Text to Speech
The Text to Speech API converts text into spoken audio using Capa TTS voices. It supports raw audio downloads for direct playback and a JSON/base64 mode for apps that need to store or transport audio inside JSON.
[!IMPORTANT] This endpoint uses Capa Text to Speech and counts toward your AI request limit.
Voice IDs use the Capa model format, for example
v1-capa-tts-nabzclan/en-AU-NatashaNeural.
Endpoint
POST https://developer.nabzclan.vip/api/ai/v1/audio/speech
Authentication
Include your Developer API token in the Authorization header:
Authorization: Bearer YOUR_API_TOKEN
When to Use It
- App narration: Read articles, stories, guides, onboarding screens, or generated AI responses aloud.
- Accessibility: Add spoken output for users who prefer audio or need screen-reader-style content.
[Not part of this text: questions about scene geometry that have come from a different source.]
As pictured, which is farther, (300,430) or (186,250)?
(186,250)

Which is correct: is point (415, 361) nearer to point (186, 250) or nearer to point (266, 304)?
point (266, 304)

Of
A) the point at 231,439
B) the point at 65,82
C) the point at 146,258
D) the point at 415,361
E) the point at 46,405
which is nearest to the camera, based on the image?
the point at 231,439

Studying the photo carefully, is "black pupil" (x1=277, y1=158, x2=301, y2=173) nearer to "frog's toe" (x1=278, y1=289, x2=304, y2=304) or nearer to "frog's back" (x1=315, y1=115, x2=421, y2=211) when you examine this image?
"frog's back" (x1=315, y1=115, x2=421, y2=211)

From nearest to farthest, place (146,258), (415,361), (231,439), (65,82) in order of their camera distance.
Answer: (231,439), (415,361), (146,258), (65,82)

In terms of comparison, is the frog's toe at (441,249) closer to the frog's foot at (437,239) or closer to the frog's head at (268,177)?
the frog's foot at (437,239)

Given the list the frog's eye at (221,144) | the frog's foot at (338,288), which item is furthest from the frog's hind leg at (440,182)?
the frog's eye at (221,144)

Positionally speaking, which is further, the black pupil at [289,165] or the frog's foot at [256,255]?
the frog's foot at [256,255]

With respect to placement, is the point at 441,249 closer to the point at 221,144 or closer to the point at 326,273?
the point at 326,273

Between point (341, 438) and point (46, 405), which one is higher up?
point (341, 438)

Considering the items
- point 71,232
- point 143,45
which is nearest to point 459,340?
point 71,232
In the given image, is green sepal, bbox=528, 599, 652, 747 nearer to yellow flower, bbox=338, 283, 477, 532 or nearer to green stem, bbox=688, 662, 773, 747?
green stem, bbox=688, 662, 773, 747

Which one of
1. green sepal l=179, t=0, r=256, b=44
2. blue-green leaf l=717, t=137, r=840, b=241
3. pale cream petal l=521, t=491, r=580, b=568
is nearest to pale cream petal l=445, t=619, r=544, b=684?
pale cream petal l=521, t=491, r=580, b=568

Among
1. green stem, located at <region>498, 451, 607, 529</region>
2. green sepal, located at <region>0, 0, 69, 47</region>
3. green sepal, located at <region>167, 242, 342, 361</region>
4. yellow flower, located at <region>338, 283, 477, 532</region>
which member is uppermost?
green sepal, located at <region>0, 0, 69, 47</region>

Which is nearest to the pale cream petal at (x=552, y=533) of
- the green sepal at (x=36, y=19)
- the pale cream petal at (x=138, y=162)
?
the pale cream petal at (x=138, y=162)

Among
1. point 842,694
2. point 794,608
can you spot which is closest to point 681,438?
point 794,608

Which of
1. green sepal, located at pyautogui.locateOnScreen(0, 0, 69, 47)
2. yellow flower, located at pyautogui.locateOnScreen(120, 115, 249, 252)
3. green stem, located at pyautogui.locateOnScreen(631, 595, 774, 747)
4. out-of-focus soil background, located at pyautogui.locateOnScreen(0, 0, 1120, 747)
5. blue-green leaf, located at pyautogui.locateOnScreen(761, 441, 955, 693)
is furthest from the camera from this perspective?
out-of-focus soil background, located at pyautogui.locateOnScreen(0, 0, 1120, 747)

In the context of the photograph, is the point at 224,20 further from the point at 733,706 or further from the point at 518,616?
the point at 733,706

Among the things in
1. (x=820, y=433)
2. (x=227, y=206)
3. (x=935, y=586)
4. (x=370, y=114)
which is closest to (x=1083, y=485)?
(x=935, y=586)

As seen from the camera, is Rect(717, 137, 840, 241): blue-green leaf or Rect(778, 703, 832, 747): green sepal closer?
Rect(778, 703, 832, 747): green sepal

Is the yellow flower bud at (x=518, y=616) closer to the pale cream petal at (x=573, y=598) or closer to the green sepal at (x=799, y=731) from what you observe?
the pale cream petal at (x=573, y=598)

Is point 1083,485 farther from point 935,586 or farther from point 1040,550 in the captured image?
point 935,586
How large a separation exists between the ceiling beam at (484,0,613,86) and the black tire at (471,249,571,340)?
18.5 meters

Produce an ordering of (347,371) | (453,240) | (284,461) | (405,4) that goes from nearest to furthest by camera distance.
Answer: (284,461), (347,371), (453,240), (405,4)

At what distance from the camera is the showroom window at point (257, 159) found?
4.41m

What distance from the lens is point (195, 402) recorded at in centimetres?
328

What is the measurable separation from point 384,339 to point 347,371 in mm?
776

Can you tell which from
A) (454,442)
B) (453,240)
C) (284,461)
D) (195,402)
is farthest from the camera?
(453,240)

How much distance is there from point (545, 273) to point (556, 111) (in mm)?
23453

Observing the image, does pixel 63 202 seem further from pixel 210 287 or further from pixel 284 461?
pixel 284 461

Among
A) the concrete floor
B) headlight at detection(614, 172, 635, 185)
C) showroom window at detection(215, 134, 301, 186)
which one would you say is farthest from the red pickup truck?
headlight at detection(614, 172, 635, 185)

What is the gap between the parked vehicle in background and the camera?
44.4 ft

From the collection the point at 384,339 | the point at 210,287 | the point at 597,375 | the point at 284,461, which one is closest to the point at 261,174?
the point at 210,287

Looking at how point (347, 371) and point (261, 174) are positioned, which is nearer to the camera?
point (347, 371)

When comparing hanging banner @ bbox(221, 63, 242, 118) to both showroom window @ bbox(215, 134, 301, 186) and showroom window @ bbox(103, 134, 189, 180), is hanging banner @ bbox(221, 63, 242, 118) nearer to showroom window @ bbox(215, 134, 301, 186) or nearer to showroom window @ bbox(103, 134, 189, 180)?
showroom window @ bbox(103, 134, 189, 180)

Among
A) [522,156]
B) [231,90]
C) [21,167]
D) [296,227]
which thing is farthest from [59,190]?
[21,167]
- Customer support: Generate voice replies for chatbots, support flows, IVR menus, and help center content.
- Education: Create pronunciation examples, language-learning clips, flashcards, and lesson audio.
- Creator tools: Generate voiceovers for reels, shorts, podcasts, announcements, and product demos.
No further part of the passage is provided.